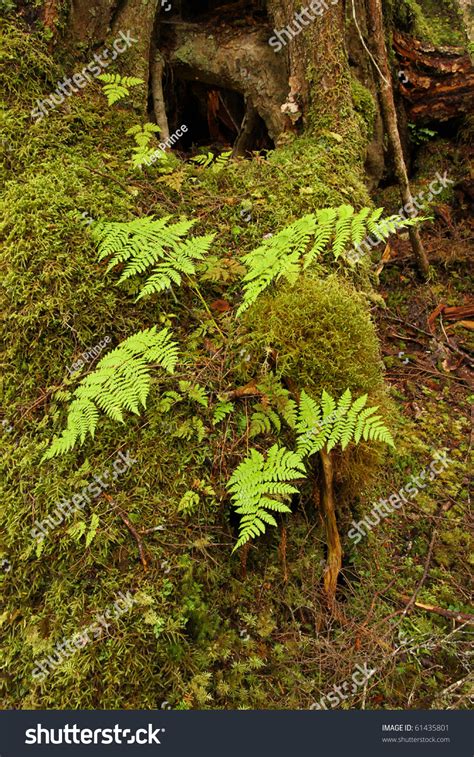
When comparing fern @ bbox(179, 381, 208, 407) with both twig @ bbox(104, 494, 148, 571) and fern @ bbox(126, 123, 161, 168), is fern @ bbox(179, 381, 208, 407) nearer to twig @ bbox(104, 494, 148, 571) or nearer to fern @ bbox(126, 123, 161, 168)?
twig @ bbox(104, 494, 148, 571)

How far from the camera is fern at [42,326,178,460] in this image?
255 centimetres

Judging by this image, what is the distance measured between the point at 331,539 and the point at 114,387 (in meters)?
1.49

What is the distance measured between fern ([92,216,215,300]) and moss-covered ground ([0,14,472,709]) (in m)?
0.18

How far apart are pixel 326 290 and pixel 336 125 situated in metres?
2.13

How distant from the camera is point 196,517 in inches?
102

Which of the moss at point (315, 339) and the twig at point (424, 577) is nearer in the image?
the moss at point (315, 339)

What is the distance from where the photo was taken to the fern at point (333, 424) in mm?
2504

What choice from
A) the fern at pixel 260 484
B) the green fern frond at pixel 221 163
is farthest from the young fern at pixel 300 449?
the green fern frond at pixel 221 163

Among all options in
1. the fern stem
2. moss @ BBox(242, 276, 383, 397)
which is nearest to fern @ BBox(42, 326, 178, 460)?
the fern stem

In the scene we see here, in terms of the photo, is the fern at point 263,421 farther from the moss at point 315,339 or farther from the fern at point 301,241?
the fern at point 301,241

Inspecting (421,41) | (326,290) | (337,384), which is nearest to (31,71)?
(326,290)

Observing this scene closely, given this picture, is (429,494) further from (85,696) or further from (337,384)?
(85,696)

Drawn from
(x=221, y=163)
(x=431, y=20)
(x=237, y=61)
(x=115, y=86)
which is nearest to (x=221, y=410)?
(x=221, y=163)

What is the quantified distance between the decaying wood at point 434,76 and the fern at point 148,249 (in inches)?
195
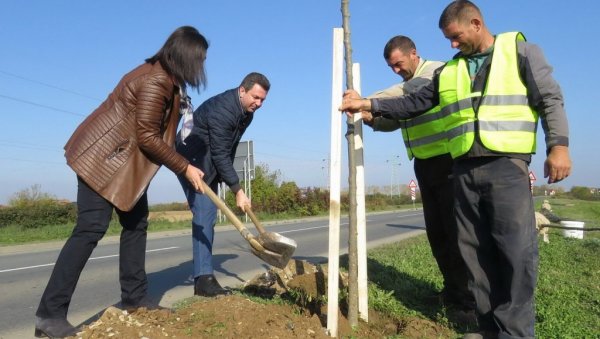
____________________
§ Objectif de l'exercice:
Présentez sous forme de tableau Markdown, avec les colonnes « N° » et « Ligne », les lignes du matériel depuis celle qui contient « What is the quantified » jusqu'à la fin du matériel. Omettez les lignes vides et les images.

§ Tâche accomplie:
| N° | Ligne |
|---|---|
| 1 | What is the quantified distance between the decaying wood at point 434,76 and the fern at point 148,249 (in inches)? |
| 2 | 195 |